The bolts/threaded rods are not long enough to extend out the bottom for access and longer rods would compress the entire side panel, not just the cross piece. That may work better, and would have been my preferred approach, if I were using the threaded rods.

I would have used a locking rabbet, rather than a butt joint with fasteners all the way through. Like this:


----------



## mannadesigns (Apr 15, 2013)

Thanks all, I like the idea for the grommets I access the bolts. I used washers and lock washers, but there's always the chance they will come loose eventually. I also glued the legs in fwiw.

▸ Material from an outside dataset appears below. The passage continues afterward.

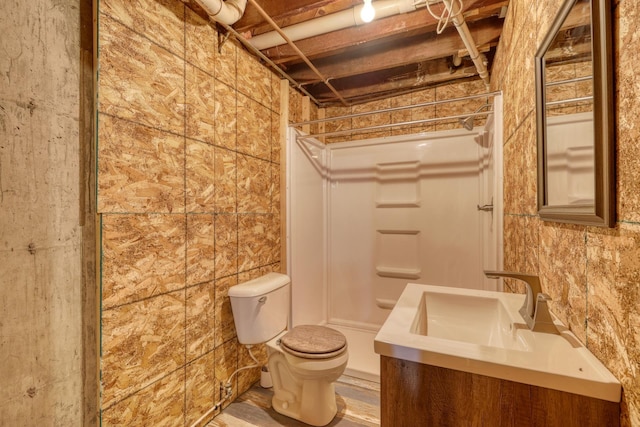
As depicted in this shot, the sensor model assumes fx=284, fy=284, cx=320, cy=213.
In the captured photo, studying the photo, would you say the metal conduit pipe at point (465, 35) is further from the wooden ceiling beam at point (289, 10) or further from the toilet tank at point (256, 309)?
the toilet tank at point (256, 309)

Regarding making money in it, he wanted me to do it because they couldn't find this style of table As big as they we wanting, it's significantly bigger than most if the examples they sent. So I thought I'd try. Like you said, learned a lot, and if nothing else I got a few new (to me) tools from the job that I needed to do it, so it's not a total loss

My last concern is figuring out how to bond the new ply to the inside of the table since the router won't be able to trim the closed corner. I think I'm going to need to use a hand saw in the corners the router won't reach. Any suggestions?


----------



## mannadesigns (Apr 15, 2013)

woodnthings said:


> The bolts/threaded rods are not long enough to extend out the bottom for access and longer rods would compress the entire side panel, not just the cross piece. That may work better, and would have been my preferred approach, if I were using the threaded rods.
> 
> I would have used a locking rabbet, rather than a butt joint with fasteners all the way through. Like this:


Good idea, but since my legs were already cut to length cutting the joint would have lowered the table below the desired height... I think I like the idea if longer threaded rod, just nervous about lining it up to go all the way through. I have three bolts in each leg and the middle one might be too hard to line up no that the legs are glued on...😖


----------



## mannadesigns (Apr 15, 2013)

Sorry for the delayed response, been workin my tail off to finish this thing up! 

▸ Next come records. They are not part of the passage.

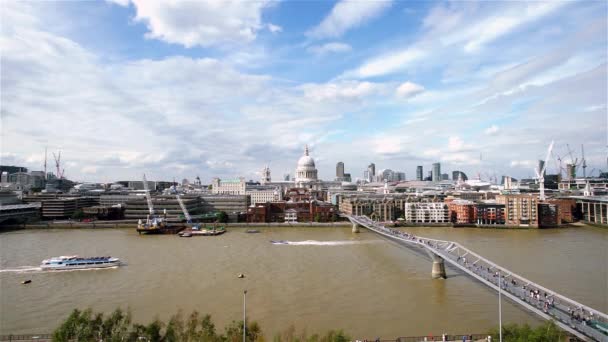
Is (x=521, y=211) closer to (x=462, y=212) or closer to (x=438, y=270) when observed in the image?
(x=462, y=212)

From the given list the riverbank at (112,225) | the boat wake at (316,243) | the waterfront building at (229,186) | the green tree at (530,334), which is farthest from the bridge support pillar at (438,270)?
the waterfront building at (229,186)

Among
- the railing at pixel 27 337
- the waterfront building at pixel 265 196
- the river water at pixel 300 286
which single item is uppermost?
the waterfront building at pixel 265 196

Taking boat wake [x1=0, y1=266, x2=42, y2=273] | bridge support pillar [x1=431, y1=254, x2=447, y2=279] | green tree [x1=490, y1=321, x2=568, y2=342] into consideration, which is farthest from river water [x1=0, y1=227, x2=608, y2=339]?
green tree [x1=490, y1=321, x2=568, y2=342]

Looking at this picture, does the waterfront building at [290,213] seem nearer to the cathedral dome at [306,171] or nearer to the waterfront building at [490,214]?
the waterfront building at [490,214]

I feel like the final product came out great, just took more effort than was probably needed. Te process for glueing the birch on was quite the mess... Took a LOT of contact cement and I had pretty rippin headache despite the respirator. However, I'm glad I went that route as it worked really well, no warping in the ply and I was able to work with it very quickly.

Ill also say the suggestion to oversize the. Route the edges was a great one. Saved me a lot if time and headache. I ended up using a downcut spiral bit and had no issues with tearout on the ply. However, I did try and use te same tech our in the trim board, and it spilt a chunk off. Gut some decent practice with repair... Can't even tell now. 

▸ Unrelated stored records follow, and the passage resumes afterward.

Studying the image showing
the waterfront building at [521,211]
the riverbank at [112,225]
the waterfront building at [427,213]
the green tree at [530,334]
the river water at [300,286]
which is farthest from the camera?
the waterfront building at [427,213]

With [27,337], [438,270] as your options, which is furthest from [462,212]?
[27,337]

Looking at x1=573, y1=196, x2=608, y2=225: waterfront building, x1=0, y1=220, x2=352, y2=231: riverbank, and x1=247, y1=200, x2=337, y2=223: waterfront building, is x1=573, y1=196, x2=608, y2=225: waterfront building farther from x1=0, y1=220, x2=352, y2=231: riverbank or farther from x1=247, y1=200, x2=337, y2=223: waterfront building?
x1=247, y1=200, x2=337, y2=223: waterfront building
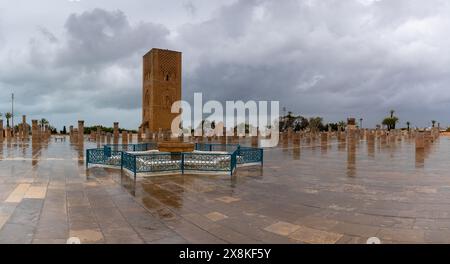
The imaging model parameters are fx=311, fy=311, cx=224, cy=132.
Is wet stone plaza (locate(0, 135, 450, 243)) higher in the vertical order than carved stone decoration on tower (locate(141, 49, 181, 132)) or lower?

Stain was another zoo. After seeing the 2 coats I apoed of his original color, he decided it wasn't dark enough. So I added a coat I ebony over the top. I was frustrated at the time, but after now tat it looks a lot better. 

The table is pretty heavy, and very stout. With the threaded rods in each leg I'm not worried at all about the strength. 

So here it is, 3 coats of point later. They're pickin it up this afternoon. Ill be glad this one is in the past....

Thanks for everyone's help an suggestions!


----------



## mannadesigns (Apr 15, 2013)

I guess I never posted how I switched to using full length threaded rod, so here's a couple pics if that and of the ply getting glued on:


----------



## Tony B (Jul 30, 2008)

*Looks Great*

I figured eventually you would get it all worked out.
Congrats.


----------